How did the dinosaurs become extinct?

Since many years from now, the most popular hypothesis to explain the extinction of the dinosaurs 66 million years ago was the one of a meteorite impact against the Earth. But, sometime after it, a new hypothesis arose, as, for example, the one of the eruption of big volcanos. Currently, new studies point at, another time, to the theory of an asteroid impact.

What caused the extinction of the dinosaurs?

66 million years ago, an asteroid of approximately 10 kilometres of diameter impacted against the Earth, causing, in consequence of that impact, the extinction of most of the living beings of that epoch, including the dinosaurs. This asteroid created a crater, which is situated in the region of the Yucatan, which has a diameter of 150 kilometres and a depth of 20 kilometres, the named crater of Chicxulub. The impact provoked an enormous tsunami.

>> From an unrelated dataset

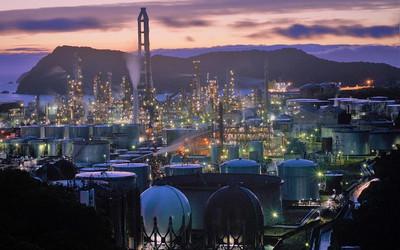 四信环保用电监管系统 助力环保部门监测转型升级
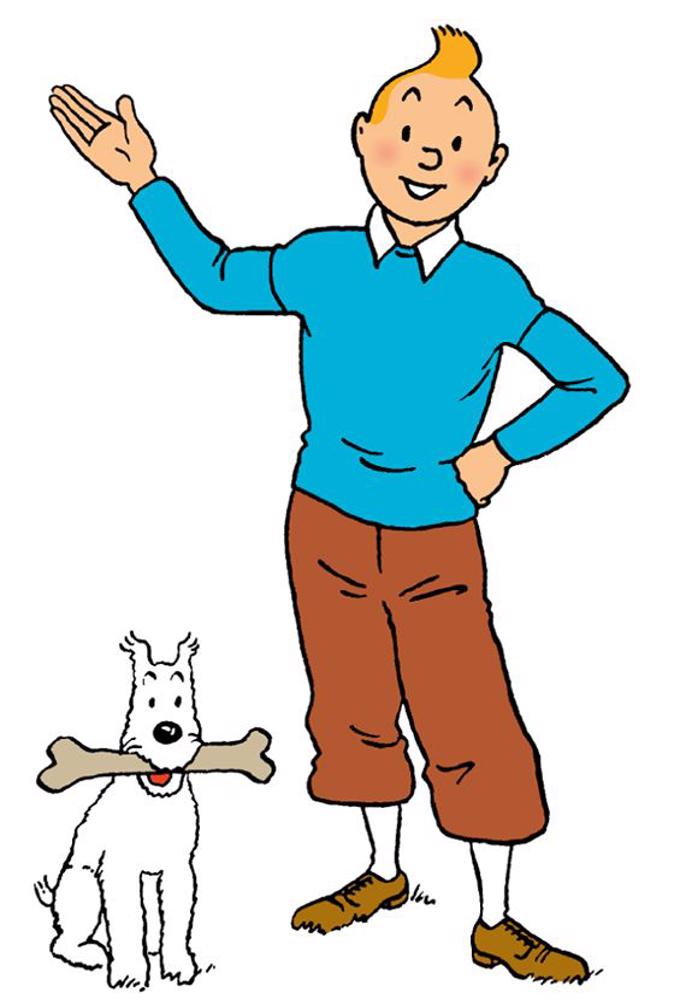 Tintin - The Complete Animation collection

Even if this would be a sufficient reason to affirm that this was the cause of the death of these reptiles, the question isn’t as clear as we could think, as it was discovered that, also 66 million years ago, there had been a big volcanism period on the Earth. An alternative theory suggests that this volcanic activity could be the cause of the extinction of the dinosaurs.

Asteroid or big volcanic activity?

  • The first hypothesis sustains the theory, explained above, of the impact of a big meteorite against the Earth, that triggered important environmental changes. This theory permits us to explain the big quantities of iridium that we can find, through all the planet, in the terrestrial mantle layer of 66 million years of antiquity. In this layer we find big quantities of iridium, which suggests that, as we will see later, the particles related to the meteorite, including the vaporised elements, spread rapidly through the Earth’s atmosphere, blocking the sunlight. Then, all this dust, which contained iridium coming from the meteorite, fell onto the Earth’s surface, which still remains nowadays in the geological layer of 66 million years ago. This material is very rare on the Earth’s surface, while in the asteroids it is found in abundance.
  • The second theory refers to a big period of volcanic activity, that is situated in the Deccan Traps, which are a big igneous province situated in the central west part of India. According to this theory, the volcanos, which it is thought that in that epoch occupied a 1 500 000 square kilometre area, could have given off big quantities of gaseous compounds, that would have provoked the extinction of the dinosaurs.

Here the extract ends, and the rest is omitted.